Snack on fruit salad
Why: Up your antioxidant intake
Antioxidants love company: A mixture of oranges, apples, grapes, and blueberries provides 5 times the antioxidant power you get from eating the same fruits solo, says research by Liu, at Cornell. Ingredients to toss into fruit salad, ranked in order of phenolic content (a type of plant chemical that cuts the risk of chronic disease): cranberries, apples, red grapes, strawberries, pineapples, bananas, peaches, oranges, and pears.
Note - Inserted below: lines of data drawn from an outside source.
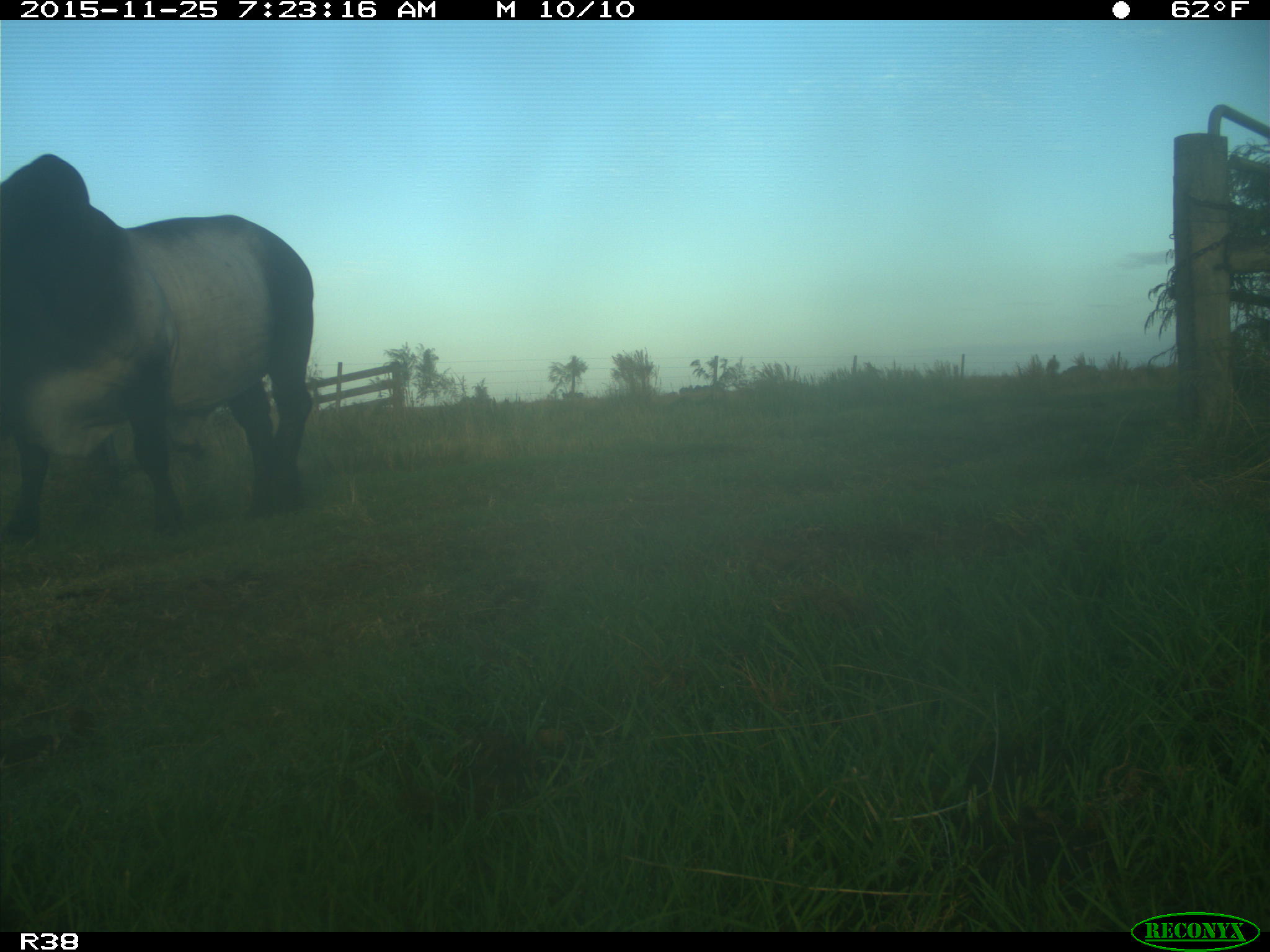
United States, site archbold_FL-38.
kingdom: Animalia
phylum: Chordata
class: Mammalia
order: Artiodactyla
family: Bovidae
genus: Bos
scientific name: Bos taurus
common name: domestic cow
Smooch your partner passionately
Why: Brighten your smile
You enjoy a kiss for other reasons, but according to Anne Murray, DDS, a spokesperson for the Academy of General Dentistry, it increases saliva in your mouth, which cleans your teeth of the bacteria that can cause cavities. If, alas, you have no one to kiss, try sugar-free gum containing xylitol.
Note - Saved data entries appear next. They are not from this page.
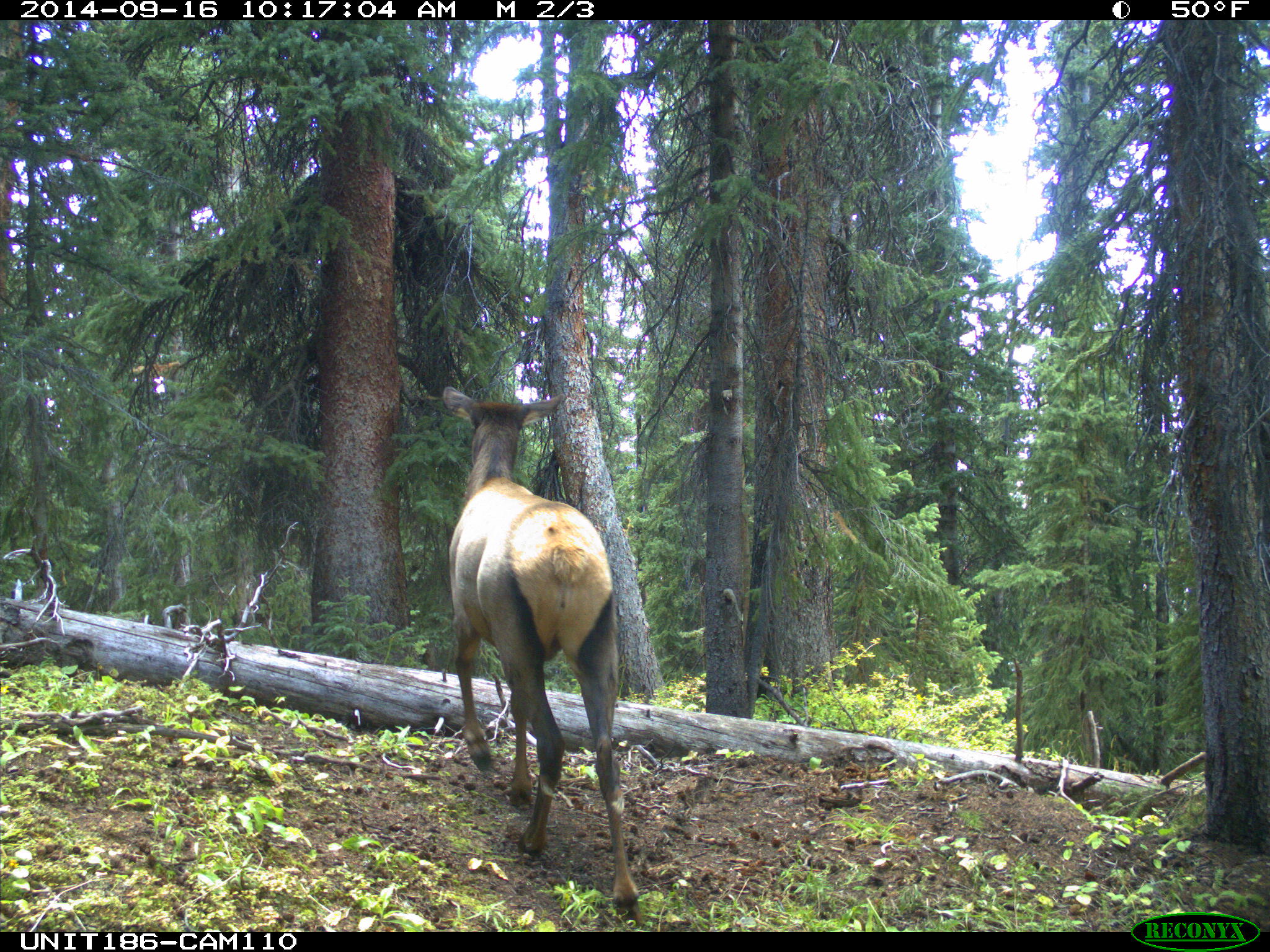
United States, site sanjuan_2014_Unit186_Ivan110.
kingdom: Animalia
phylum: Chordata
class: Mammalia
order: Artiodactyla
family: Cervidae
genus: Cervus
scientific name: Cervus elaphus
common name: red deer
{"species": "Cervus elaphus (red deer)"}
Turn down your fridge temp
Why: Protect your stomach from bugs
If the setting is over 40 F, your food is sitting in the danger zone—the temperature at which bacteria begin to multiply. Each year in the United States, more than 75 million people get sick from contaminated food and 5,000 die. Use an appliance thermometer to be sure the temp is low enough.
Keep your head up
Why: Head off a headache
When your neck juts forward (known as forward head posture) you have to tilt your head up to see, which can compress the nerves and muscles at the base of the skull and cause headaches, says Roger Cady, MD, vice president of the National Headache Foundation. To keep your head straight, imagine a cord attached to the top of your head, pulling toward the ceiling, and periodically check to make sure your ear is in line with your shoulder.
Sip green tea daily
Why: Stay mentally sharp
Studies have shown that green tea helps keep cholesterol in check and may lower cancer risk. Now researchers say the drink may also work to maintain cognitive function. A Japanese study of 1,000 people over age 70 found that those who drank 2 cups of green tea daily did better on a variety of tests of mental abilities (including memory)—and the more green tea they drank, the better they performed.
It's possible that something else is responsible for the mental clarity, such as the socializing the Japanese tend to do over a cup. But the results might partially explain why rates of dementia, including Alzheimer's disease, are lower in Japan (where green tea is commonly consumed) than in the United States.